■ **Source material**:

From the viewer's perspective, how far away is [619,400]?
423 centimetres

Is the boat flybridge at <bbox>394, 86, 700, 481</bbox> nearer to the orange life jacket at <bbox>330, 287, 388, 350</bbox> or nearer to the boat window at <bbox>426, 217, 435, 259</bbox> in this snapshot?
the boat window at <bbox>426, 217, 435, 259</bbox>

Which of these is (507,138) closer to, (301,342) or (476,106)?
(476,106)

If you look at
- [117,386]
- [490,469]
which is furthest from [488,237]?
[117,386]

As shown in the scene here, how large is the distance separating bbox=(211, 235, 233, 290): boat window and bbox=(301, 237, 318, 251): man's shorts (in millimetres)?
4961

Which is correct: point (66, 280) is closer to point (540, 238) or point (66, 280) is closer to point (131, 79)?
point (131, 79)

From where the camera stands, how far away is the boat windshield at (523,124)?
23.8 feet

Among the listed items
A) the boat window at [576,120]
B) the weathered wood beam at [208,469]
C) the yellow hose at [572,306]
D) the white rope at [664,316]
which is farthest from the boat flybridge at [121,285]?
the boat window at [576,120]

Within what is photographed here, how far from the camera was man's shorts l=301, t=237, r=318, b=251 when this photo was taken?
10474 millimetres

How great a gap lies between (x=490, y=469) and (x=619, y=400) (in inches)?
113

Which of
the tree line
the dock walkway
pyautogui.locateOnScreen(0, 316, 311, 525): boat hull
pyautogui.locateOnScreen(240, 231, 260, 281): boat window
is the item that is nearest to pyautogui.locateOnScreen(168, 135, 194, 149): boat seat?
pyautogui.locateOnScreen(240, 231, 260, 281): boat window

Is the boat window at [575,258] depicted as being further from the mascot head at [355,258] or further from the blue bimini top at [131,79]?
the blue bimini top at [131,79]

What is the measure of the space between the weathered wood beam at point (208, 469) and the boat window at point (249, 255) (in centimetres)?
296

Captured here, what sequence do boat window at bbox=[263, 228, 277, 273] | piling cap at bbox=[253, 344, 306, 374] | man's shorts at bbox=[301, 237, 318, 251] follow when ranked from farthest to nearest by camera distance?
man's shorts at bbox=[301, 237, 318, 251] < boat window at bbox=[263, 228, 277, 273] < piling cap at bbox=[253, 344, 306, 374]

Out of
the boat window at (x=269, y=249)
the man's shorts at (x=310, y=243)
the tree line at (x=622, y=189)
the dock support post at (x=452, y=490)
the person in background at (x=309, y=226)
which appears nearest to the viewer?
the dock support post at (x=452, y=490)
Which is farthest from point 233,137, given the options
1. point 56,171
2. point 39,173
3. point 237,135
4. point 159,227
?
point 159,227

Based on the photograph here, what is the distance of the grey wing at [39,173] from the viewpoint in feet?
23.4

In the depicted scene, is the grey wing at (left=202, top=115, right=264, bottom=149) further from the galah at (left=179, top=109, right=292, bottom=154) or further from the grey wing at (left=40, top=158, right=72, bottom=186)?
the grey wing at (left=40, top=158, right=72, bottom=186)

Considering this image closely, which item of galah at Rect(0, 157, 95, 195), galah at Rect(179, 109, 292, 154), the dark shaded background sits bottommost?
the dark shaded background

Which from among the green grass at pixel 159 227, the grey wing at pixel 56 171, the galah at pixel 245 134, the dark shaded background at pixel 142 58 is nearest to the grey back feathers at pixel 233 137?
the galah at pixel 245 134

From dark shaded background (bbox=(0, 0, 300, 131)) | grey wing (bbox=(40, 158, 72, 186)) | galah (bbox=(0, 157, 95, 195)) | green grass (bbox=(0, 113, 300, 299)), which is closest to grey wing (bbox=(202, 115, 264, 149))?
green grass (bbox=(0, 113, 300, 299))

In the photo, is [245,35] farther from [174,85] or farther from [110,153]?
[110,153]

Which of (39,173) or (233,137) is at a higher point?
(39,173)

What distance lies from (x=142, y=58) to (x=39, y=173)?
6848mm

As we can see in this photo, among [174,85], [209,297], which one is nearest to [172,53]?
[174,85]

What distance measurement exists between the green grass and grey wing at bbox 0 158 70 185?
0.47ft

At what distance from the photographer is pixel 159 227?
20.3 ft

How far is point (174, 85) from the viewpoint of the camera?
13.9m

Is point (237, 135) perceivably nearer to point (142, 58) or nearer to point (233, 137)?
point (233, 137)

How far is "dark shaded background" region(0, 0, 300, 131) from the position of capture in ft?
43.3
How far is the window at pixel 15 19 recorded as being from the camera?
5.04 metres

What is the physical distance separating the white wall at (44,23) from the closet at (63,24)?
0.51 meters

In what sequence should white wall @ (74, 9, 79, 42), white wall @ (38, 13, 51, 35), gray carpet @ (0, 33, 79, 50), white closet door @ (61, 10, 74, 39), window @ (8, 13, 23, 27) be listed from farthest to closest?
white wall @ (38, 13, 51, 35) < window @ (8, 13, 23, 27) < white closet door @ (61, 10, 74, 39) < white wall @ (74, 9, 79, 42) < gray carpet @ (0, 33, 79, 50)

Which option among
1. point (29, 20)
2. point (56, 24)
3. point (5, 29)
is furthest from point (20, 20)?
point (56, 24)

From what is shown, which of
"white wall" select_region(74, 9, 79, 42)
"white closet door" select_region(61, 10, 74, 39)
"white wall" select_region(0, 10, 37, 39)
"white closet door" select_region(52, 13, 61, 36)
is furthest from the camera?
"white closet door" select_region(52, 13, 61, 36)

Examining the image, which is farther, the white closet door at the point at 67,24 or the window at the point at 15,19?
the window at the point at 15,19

■ **Work to be completed**: Above are the records; retype them all without a single difference.

■ **Response**:
From the viewer's perspective, how far away is [619,400]?
423 centimetres

Is the boat flybridge at <bbox>394, 86, 700, 481</bbox> nearer to the orange life jacket at <bbox>330, 287, 388, 350</bbox> or nearer to the boat window at <bbox>426, 217, 435, 259</bbox> in this snapshot?
the boat window at <bbox>426, 217, 435, 259</bbox>

Which of these is (507,138) closer to, (301,342) or (476,106)?
(476,106)

If you look at
- [117,386]
- [490,469]
which is furthest from [488,237]?
[117,386]

As shown in the scene here, how large is the distance separating bbox=(211, 235, 233, 290): boat window and bbox=(301, 237, 318, 251): man's shorts (in millimetres)?
4961

Which is correct: point (66, 280) is closer to point (540, 238) or point (66, 280) is closer to point (131, 79)?
point (131, 79)

From where the camera stands, how far away is the boat windshield at (523,124)?
23.8 feet

Among the listed items
A) the boat window at [576,120]
B) the weathered wood beam at [208,469]
C) the yellow hose at [572,306]
D) the white rope at [664,316]
which is farthest from the boat flybridge at [121,285]?
the boat window at [576,120]

Within what is photographed here, how far from the camera was man's shorts l=301, t=237, r=318, b=251 when this photo was taken?
10474 millimetres

How great a gap lies between (x=490, y=469) and (x=619, y=400) (in inches)?
113

Which of
the tree line
the dock walkway
pyautogui.locateOnScreen(0, 316, 311, 525): boat hull
pyautogui.locateOnScreen(240, 231, 260, 281): boat window
is the item that is nearest to pyautogui.locateOnScreen(168, 135, 194, 149): boat seat?
pyautogui.locateOnScreen(240, 231, 260, 281): boat window

Is the boat window at [575,258] depicted as being further from the mascot head at [355,258] or further from the blue bimini top at [131,79]?
the blue bimini top at [131,79]

What is the measure of the space between the weathered wood beam at point (208, 469) and the boat window at point (249, 255) (in centimetres)?
296

Captured here, what sequence do boat window at bbox=[263, 228, 277, 273] | piling cap at bbox=[253, 344, 306, 374] | man's shorts at bbox=[301, 237, 318, 251] follow when ranked from farthest to nearest by camera distance?
man's shorts at bbox=[301, 237, 318, 251] < boat window at bbox=[263, 228, 277, 273] < piling cap at bbox=[253, 344, 306, 374]

Out of
the boat window at (x=269, y=249)
the man's shorts at (x=310, y=243)
the tree line at (x=622, y=189)
the dock support post at (x=452, y=490)
the person in background at (x=309, y=226)
which appears nearest to the viewer?
the dock support post at (x=452, y=490)
Which is farthest from point 233,137, given the options
1. point 56,171
2. point 39,173
3. point 237,135
4. point 159,227
?
point 159,227

Based on the photograph here, what is the distance of the grey wing at [39,173] from the viewpoint in feet?
23.4

In the depicted scene, is the grey wing at (left=202, top=115, right=264, bottom=149) further from the galah at (left=179, top=109, right=292, bottom=154) or further from the grey wing at (left=40, top=158, right=72, bottom=186)?
the grey wing at (left=40, top=158, right=72, bottom=186)

Considering this image closely, which item of galah at Rect(0, 157, 95, 195), galah at Rect(179, 109, 292, 154), the dark shaded background sits bottommost?
the dark shaded background

Which from among the green grass at pixel 159 227, the grey wing at pixel 56 171, the galah at pixel 245 134, the dark shaded background at pixel 142 58 is nearest to the grey back feathers at pixel 233 137?
the galah at pixel 245 134

From dark shaded background (bbox=(0, 0, 300, 131)) | grey wing (bbox=(40, 158, 72, 186)) | galah (bbox=(0, 157, 95, 195)) | green grass (bbox=(0, 113, 300, 299)), which is closest to grey wing (bbox=(202, 115, 264, 149))?
green grass (bbox=(0, 113, 300, 299))

In the photo, is [245,35] farther from [174,85] or farther from [110,153]?
[110,153]

Which of (39,173) or (233,137) is at a higher point?
(39,173)

What distance lies from (x=142, y=58) to (x=39, y=173)?
6848mm

As we can see in this photo, among [174,85], [209,297], which one is nearest to [172,53]?
[174,85]

What distance measurement exists between the green grass and grey wing at bbox 0 158 70 185?
0.47ft

At what distance from the photographer is pixel 159 227?
20.3 ft

How far is point (174, 85) from the viewpoint of the camera?
13.9m

Is point (237, 135) perceivably nearer to point (142, 58) or nearer to point (233, 137)?
point (233, 137)

How far is "dark shaded background" region(0, 0, 300, 131) from the position of capture in ft?
43.3
How far is the window at pixel 15 19 recorded as being from the camera?
5.04 metres

What is the physical distance separating the white wall at (44,23) from the closet at (63,24)?
0.51 meters

In what sequence should white wall @ (74, 9, 79, 42), white wall @ (38, 13, 51, 35), gray carpet @ (0, 33, 79, 50), white closet door @ (61, 10, 74, 39), window @ (8, 13, 23, 27) be listed from farthest to closest?
white wall @ (38, 13, 51, 35) < window @ (8, 13, 23, 27) < white closet door @ (61, 10, 74, 39) < white wall @ (74, 9, 79, 42) < gray carpet @ (0, 33, 79, 50)

Which option among
1. point (29, 20)
2. point (56, 24)
3. point (5, 29)
is furthest from point (20, 20)?
point (56, 24)

From what is shown, which of
"white wall" select_region(74, 9, 79, 42)
"white closet door" select_region(61, 10, 74, 39)
"white wall" select_region(0, 10, 37, 39)
"white closet door" select_region(52, 13, 61, 36)
is furthest from the camera?
"white closet door" select_region(52, 13, 61, 36)

Examining the image, which is farther, the white closet door at the point at 67,24 or the window at the point at 15,19?
the window at the point at 15,19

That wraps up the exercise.